TASK ITEM A:
Which dollar amounts appear in the news brief? List each one.
TASK ITEM B:
Reproduce the stretch of the news brief from "Nexen’s stock rose" through "previous trading day.".

TEXT SECTION:

__________________________________________________

The nation in brief

QUOTE OF THE DAY

“It’s much easier when they want to vote straight ticket.”

Ida Silverstein, a volunteer who helps elderly residents vote at Seven Acres Jewish Senior Care Services in Houston Article, this page

SEC gets order to freeze assets

WASHINGTON - The U.S. Securities and Exchange Commission obtained a court order to freeze assets of traders who purportedly reaped more than $13 million by trading illegally ahead of Cnooc Ltd.’s announcement that it would buy Nexen Inc.

Hong Kong-based Well Advantage Limited and other unknown traders stockpiled shares of Nexen on the basis of confidential information about the deal, the SEC said in a statement Friday announcing a complaint filed at federal court in Manhattan. The court order froze about $38 million in assets, the SEC said.

Nexen’s stock rose more than 50 percent on July 23 after Cnooc, China’s largest offshore oil and gas explorer, said it would pay $15.1 billion in cash to acquire the Calgary, Alberta based company in the biggest overseas takeover by a Chinese firm. The price was $27.50 for each common share, a premium of 61 percent to Nexen’s closing price on July 20, the previous trading day.

Engine debris falls from Boeing 787

NEW YORK - A Boeing Co. 787 Dreamliner being tested Saturday in South Carolina had a malfunction related to its General Electric Co. engine, dropping metal debris on the runway and causing a fire nearby.

__________________________________________________

INFORMATION GIVEN:
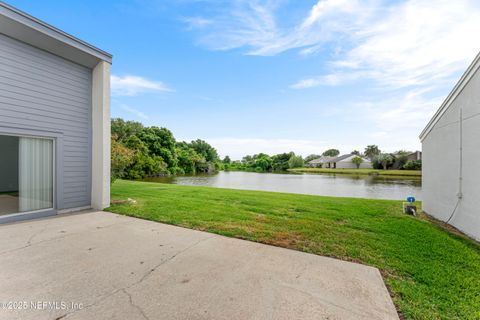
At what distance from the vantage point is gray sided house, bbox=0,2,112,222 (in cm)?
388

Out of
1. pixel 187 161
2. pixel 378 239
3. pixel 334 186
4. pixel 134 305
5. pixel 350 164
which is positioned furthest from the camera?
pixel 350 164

__________________________________________________

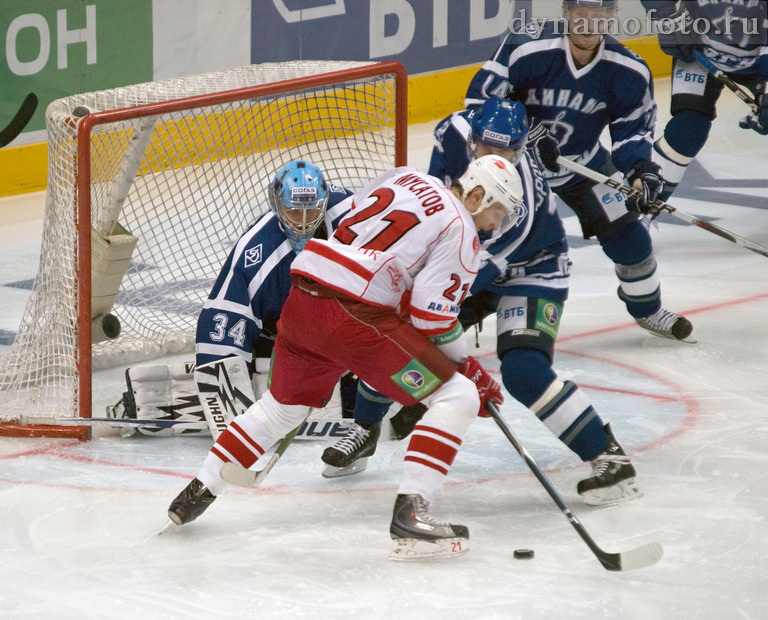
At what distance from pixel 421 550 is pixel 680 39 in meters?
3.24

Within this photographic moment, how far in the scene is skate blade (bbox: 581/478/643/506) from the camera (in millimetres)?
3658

__________________________________________________

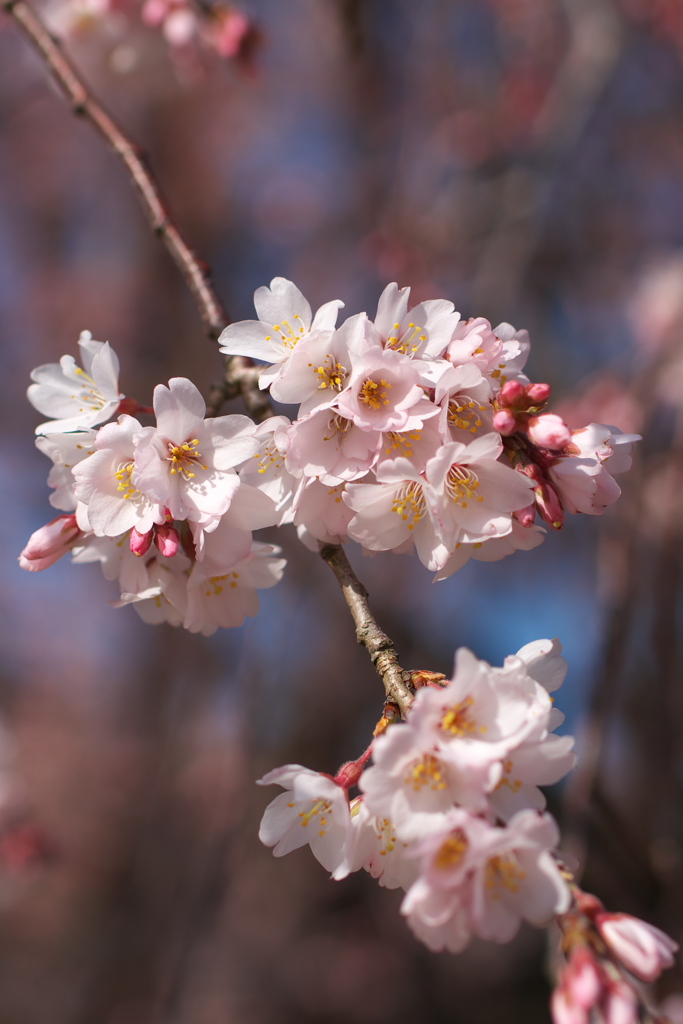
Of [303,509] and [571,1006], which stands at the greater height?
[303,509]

__________________________________________________

EXERCISE SOLUTION A:
$13 million, $38 million, $15.1 billion, $27.50

EXERCISE SOLUTION B:
Nexen’s stock rose more than 50 percent on July 23 after Cnooc, China’s largest offshore oil and gas explorer, said it would pay $15.1 billion in cash to acquire the Calgary, Alberta based company in the biggest overseas takeover by a Chinese firm. The price was $27.50 for each common share, a premium of 61 percent to Nexen’s closing price on July 20, the previous trading day.